◆ ASSIGNMENT
From the first line to the last, copy the material exactly.

◆ DATA TO PROCESS
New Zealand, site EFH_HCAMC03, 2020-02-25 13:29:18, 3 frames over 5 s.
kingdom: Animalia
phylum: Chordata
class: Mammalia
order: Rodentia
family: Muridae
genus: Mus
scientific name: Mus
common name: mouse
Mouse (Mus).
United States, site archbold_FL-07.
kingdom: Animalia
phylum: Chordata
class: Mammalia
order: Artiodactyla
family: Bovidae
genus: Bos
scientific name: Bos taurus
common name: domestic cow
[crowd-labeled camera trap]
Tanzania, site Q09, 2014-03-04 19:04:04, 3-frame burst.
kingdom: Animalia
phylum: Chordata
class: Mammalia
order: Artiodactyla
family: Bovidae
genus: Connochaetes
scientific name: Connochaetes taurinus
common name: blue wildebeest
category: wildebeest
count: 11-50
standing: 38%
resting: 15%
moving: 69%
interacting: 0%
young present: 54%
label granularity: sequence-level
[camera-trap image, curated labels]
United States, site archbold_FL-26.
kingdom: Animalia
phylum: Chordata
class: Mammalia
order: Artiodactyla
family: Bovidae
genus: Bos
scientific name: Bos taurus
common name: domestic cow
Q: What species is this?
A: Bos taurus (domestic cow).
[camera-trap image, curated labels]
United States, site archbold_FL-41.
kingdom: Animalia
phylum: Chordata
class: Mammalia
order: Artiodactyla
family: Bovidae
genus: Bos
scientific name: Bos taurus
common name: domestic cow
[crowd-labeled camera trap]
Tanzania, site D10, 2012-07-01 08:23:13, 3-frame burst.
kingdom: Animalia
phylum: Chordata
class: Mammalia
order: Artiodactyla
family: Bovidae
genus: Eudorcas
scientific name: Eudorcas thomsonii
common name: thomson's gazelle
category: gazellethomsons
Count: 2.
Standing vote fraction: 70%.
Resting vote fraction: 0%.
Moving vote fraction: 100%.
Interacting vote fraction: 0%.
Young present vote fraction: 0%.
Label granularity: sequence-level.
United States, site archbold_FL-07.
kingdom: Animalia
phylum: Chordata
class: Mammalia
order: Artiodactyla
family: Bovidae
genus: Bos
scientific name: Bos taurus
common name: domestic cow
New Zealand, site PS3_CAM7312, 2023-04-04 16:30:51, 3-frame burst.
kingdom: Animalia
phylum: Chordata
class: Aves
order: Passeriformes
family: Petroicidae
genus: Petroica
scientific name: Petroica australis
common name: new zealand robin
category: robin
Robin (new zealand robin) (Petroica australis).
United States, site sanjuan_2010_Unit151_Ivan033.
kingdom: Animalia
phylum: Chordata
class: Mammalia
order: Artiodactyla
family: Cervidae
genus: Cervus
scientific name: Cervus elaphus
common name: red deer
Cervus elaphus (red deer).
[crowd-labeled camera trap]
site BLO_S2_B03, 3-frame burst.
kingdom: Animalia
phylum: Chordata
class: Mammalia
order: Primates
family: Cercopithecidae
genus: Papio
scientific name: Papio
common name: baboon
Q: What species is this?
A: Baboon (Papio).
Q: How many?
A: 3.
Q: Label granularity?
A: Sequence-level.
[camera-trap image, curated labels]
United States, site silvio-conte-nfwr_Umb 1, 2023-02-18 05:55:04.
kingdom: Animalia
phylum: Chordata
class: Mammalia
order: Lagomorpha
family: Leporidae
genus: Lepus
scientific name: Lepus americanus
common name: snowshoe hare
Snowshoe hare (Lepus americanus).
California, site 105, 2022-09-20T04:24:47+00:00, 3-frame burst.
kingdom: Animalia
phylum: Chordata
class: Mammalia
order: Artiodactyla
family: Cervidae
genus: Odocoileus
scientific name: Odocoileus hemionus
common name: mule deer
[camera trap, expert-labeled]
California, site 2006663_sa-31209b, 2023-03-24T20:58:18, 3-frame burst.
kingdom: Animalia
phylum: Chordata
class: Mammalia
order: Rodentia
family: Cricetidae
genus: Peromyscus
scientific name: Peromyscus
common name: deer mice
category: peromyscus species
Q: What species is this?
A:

◆ SOLUTION
New Zealand, site EFH_HCAMC03, 2020-02-25 13:29:18, 3 frames over 5 s.
kingdom: Animalia
phylum: Chordata
class: Mammalia
order: Rodentia
family: Muridae
genus: Mus
scientific name: Mus
common name: mouse
Mouse (Mus).
United States, site archbold_FL-07.
kingdom: Animalia
phylum: Chordata
class: Mammalia
order: Artiodactyla
family: Bovidae
genus: Bos
scientific name: Bos taurus
common name: domestic cow
[crowd-labeled camera trap]
Tanzania, site Q09, 2014-03-04 19:04:04, 3-frame burst.
kingdom: Animalia
phylum: Chordata
class: Mammalia
order: Artiodactyla
family: Bovidae
genus: Connochaetes
scientific name: Connochaetes taurinus
common name: blue wildebeest
category: wildebeest
count: 11-50
standing: 38%
resting: 15%
moving: 69%
interacting: 0%
young present: 54%
label granularity: sequence-level
[camera-trap image, curated labels]
United States, site archbold_FL-26.
kingdom: Animalia
phylum: Chordata
class: Mammalia
order: Artiodactyla
family: Bovidae
genus: Bos
scientific name: Bos taurus
common name: domestic cow
Q: What species is this?
A: Bos taurus (domestic cow).
[camera-trap image, curated labels]
United States, site archbold_FL-41.
kingdom: Animalia
phylum: Chordata
class: Mammalia
order: Artiodactyla
family: Bovidae
genus: Bos
scientific name: Bos taurus
common name: domestic cow
[crowd-labeled camera trap]
Tanzania, site D10, 2012-07-01 08:23:13, 3-frame burst.
kingdom: Animalia
phylum: Chordata
class: Mammalia
order: Artiodactyla
family: Bovidae
genus: Eudorcas
scientific name: Eudorcas thomsonii
common name: thomson's gazelle
category: gazellethomsons
Count: 2.
Standing vote fraction: 70%.
Resting vote fraction: 0%.
Moving vote fraction: 100%.
Interacting vote fraction: 0%.
Young present vote fraction: 0%.
Label granularity: sequence-level.
United States, site archbold_FL-07.
kingdom: Animalia
phylum: Chordata
class: Mammalia
order: Artiodactyla
family: Bovidae
genus: Bos
scientific name: Bos taurus
common name: domestic cow
New Zealand, site PS3_CAM7312, 2023-04-04 16:30:51, 3-frame burst.
kingdom: Animalia
phylum: Chordata
class: Aves
order: Passeriformes
family: Petroicidae
genus: Petroica
scientific name: Petroica australis
common name: new zealand robin
category: robin
Robin (new zealand robin) (Petroica australis).
United States, site sanjuan_2010_Unit151_Ivan033.
kingdom: Animalia
phylum: Chordata
class: Mammalia
order: Artiodactyla
family: Cervidae
genus: Cervus
scientific name: Cervus elaphus
common name: red deer
Cervus elaphus (red deer).
[crowd-labeled camera trap]
site BLO_S2_B03, 3-frame burst.
kingdom: Animalia
phylum: Chordata
class: Mammalia
order: Primates
family: Cercopithecidae
genus: Papio
scientific name: Papio
common name: baboon
Q: What species is this?
A: Baboon (Papio).
Q: How many?
A: 3.
Q: Label granularity?
A: Sequence-level.
[camera-trap image, curated labels]
United States, site silvio-conte-nfwr_Umb 1, 2023-02-18 05:55:04.
kingdom: Animalia
phylum: Chordata
class: Mammalia
order: Lagomorpha
family: Leporidae
genus: Lepus
scientific name: Lepus americanus
common name: snowshoe hare
Snowshoe hare (Lepus americanus).
California, site 105, 2022-09-20T04:24:47+00:00, 3-frame burst.
kingdom: Animalia
phylum: Chordata
class: Mammalia
order: Artiodactyla
family: Cervidae
genus: Odocoileus
scientific name: Odocoileus hemionus
common name: mule deer
[camera trap, expert-labeled]
California, site 2006663_sa-31209b, 2023-03-24T20:58:18, 3-frame burst.
kingdom: Animalia
phylum: Chordata
class: Mammalia
order: Rodentia
family: Cricetidae
genus: Peromyscus
scientific name: Peromyscus
common name: deer mice
category: peromyscus species
Q: What species is this?
A:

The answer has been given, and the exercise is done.